Ellen Rotheram’s Story



The Second World War was declared on Ellen Rotheram’s 16th birthday, September 3rd 1939.  She heard it announced whilst attending a morning service at the Queen’s Hall Methodist Church, Wigan.  She and other helpers went home for dinner and then straight back to church to start blacking out the windows.

Ellen joined the ATS on 18th August 1942.

Ellen and Bill in uniform

Ellen and Bill both decided to put themselves forward for voluntary work and both had to complete exams according to their chosen area of work.  Being good at figures, Ellen opted for clerical work, in the Auxiliary Territorial Service (the women’s branch of the British Army in WW2).   As there was a shortage of billets, volunteers were based in an area within travelling distance of their home.

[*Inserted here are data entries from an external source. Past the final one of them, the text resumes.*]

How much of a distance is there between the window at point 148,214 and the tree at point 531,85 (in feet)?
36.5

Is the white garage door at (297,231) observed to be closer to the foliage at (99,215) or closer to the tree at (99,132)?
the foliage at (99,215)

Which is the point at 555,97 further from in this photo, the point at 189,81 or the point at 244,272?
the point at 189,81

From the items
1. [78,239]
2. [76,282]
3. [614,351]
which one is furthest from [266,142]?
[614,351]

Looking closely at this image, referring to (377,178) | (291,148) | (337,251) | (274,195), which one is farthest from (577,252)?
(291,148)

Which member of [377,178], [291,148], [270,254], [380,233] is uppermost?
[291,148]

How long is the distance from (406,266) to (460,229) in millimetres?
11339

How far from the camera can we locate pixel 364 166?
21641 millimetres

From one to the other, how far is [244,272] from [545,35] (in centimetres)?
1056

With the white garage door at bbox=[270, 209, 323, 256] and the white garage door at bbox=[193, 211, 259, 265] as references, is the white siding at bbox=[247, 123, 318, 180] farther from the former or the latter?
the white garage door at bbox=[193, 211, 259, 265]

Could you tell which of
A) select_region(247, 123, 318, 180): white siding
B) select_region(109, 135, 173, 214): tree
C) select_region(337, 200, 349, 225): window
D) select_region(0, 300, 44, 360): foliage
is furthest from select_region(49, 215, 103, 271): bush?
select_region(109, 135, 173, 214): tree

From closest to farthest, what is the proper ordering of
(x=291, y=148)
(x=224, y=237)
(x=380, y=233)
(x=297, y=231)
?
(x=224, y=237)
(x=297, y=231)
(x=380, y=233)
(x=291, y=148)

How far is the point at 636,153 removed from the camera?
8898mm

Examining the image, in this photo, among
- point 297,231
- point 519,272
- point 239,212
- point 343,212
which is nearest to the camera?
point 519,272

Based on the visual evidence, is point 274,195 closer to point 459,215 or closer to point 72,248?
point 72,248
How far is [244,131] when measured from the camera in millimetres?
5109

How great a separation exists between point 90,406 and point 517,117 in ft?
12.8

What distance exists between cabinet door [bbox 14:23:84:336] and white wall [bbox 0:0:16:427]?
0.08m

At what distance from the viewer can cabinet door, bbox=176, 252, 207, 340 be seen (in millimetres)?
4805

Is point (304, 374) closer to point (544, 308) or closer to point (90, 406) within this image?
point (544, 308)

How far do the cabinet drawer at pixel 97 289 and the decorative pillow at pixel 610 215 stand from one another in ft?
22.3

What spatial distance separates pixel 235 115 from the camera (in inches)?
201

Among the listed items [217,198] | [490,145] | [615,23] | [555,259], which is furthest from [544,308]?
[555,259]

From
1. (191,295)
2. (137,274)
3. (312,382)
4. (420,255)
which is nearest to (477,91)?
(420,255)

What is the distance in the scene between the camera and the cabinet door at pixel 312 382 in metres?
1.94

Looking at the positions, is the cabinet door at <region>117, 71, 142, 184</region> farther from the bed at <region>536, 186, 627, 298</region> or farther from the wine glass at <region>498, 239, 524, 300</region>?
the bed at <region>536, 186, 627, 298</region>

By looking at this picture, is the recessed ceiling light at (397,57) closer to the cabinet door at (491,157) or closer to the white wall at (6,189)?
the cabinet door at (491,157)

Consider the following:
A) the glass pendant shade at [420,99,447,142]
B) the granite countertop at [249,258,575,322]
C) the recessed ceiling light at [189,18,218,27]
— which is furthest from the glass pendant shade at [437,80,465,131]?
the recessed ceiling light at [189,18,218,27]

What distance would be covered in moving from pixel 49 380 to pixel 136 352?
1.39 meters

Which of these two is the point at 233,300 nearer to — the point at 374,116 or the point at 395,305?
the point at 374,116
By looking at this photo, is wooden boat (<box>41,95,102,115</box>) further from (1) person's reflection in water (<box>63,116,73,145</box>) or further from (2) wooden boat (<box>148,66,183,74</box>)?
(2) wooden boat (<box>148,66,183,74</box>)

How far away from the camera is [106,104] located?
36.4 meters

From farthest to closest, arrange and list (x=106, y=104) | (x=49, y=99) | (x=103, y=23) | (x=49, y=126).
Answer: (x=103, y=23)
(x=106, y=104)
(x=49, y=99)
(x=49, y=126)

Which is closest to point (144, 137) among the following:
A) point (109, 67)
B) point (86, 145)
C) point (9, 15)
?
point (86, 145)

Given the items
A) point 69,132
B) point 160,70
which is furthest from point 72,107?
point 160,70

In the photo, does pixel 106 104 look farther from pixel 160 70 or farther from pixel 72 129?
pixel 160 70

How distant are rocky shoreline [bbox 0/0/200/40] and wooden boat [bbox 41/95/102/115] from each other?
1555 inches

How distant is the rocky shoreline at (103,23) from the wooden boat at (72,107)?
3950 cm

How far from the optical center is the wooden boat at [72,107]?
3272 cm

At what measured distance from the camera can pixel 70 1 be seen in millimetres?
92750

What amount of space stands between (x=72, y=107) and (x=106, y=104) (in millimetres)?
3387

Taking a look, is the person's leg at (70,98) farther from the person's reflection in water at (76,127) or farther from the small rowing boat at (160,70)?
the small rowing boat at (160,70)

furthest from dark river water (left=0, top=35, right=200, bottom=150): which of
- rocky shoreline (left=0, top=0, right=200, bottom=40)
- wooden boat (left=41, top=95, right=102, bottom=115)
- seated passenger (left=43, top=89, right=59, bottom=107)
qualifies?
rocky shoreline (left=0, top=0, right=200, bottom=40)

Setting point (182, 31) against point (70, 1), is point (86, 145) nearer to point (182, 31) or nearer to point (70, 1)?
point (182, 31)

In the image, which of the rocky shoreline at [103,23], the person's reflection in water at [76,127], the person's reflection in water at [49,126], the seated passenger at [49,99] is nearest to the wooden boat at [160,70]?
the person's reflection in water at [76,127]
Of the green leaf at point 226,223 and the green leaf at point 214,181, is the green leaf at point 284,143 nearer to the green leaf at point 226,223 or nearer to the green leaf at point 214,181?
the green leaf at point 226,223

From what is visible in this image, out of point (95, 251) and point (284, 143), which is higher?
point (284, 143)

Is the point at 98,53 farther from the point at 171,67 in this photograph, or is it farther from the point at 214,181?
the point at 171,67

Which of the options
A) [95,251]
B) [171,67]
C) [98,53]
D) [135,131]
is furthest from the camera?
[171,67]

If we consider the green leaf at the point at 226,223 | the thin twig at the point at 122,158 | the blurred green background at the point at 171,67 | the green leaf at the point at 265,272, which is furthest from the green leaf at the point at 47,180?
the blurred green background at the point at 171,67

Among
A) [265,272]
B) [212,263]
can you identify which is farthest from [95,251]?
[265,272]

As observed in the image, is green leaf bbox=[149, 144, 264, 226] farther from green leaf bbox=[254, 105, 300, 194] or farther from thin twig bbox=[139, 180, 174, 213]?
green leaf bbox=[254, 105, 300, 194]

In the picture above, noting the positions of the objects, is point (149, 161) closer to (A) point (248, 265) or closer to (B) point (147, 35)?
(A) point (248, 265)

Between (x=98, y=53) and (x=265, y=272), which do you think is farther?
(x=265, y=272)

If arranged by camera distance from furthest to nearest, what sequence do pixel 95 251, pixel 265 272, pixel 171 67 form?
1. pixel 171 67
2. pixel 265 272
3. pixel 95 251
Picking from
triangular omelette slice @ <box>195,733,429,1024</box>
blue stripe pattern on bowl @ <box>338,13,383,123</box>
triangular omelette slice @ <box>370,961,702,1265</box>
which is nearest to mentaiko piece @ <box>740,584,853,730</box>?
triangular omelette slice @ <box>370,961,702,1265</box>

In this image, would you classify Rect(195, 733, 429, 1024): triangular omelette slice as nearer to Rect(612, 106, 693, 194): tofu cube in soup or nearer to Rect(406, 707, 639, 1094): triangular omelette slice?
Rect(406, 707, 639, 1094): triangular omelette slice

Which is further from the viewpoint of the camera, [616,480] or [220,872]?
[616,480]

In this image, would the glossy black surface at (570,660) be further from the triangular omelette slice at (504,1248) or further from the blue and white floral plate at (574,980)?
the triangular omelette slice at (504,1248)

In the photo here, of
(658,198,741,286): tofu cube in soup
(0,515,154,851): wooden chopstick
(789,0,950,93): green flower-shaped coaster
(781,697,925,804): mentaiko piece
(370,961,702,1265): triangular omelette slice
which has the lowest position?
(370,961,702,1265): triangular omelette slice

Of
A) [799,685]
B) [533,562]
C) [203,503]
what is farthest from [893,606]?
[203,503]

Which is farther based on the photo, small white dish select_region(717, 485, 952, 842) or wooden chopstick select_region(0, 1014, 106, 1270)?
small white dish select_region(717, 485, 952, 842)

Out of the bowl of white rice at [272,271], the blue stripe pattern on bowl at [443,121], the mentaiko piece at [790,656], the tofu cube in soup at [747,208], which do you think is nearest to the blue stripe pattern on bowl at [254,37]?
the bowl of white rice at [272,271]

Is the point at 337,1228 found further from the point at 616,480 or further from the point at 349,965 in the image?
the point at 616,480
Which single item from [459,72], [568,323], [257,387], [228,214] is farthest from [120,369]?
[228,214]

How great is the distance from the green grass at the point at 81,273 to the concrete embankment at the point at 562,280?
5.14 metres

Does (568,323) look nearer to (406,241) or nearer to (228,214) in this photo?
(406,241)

Ellen and her friends were first assigned to work at the base in Preston.  After six months, they were moved to Black Lane Mills, Rochdale, where Ellen became a member of the Royal Army Pay Corps (RAPC), doing accounts for the Royal Engineers. It could be a very long day, especially when they were on Guard Duty. They would leave home at 7.00 a.m. and arrive back in the evening at 10.00 p.m. Their one treat for the week was to go to the pictures opposite the station, once a week.

Ellen (front row, first on the left) with the women of the ATS

Ellen and Bill after they were married

Ellen and her late husband Bill were already courting when war broke out.  When Haywood’s of Wigan, arranged Peace Concerts to be held at the Queen’s Hall on Saturday evenings, Bill and Ellen signed up as Air Raid Wardens to be on duty during the concerts.  They were paid 6 shillings a night - a lot of money in those days. Often Ellen and her friends also assisted with the tidying up at the large venue.

It was not long before air raid shelters started to be built, but since Ellen and her neighbours lived near Gidlow School, they were asked to use the school’s shelters. Many people took on duties in the locality to help the war effort.  Ellen’s father was already an engine driver, as were a number of the men in the family.  Her mother became a Fire Warden. This entailed checking for fires during and after air raids and calling on the fire services to put them out, especially when they were near oil and gas installations.

Whilst Ellen was sent to Preston, Bill was sent to Blackpool to be kitted out in his RAF uniform and was eventually sent to India, to the Maharaja’s private airport.

Ellen turned 21 on the 3rd September 1944 and after eventually collecting enough clothing coupons for her wedding dress and with much welcome help from the food shop next door to the Queen’s Hall, married Bill the following Saturday.

She was demobbed from Black Lane Mills on 10th July 1945.

(The outbreak of war meant ordinary life changed for everyone.  Many thanks for sharing your story with us Ellen.  Trinity URC Magazine Ed.)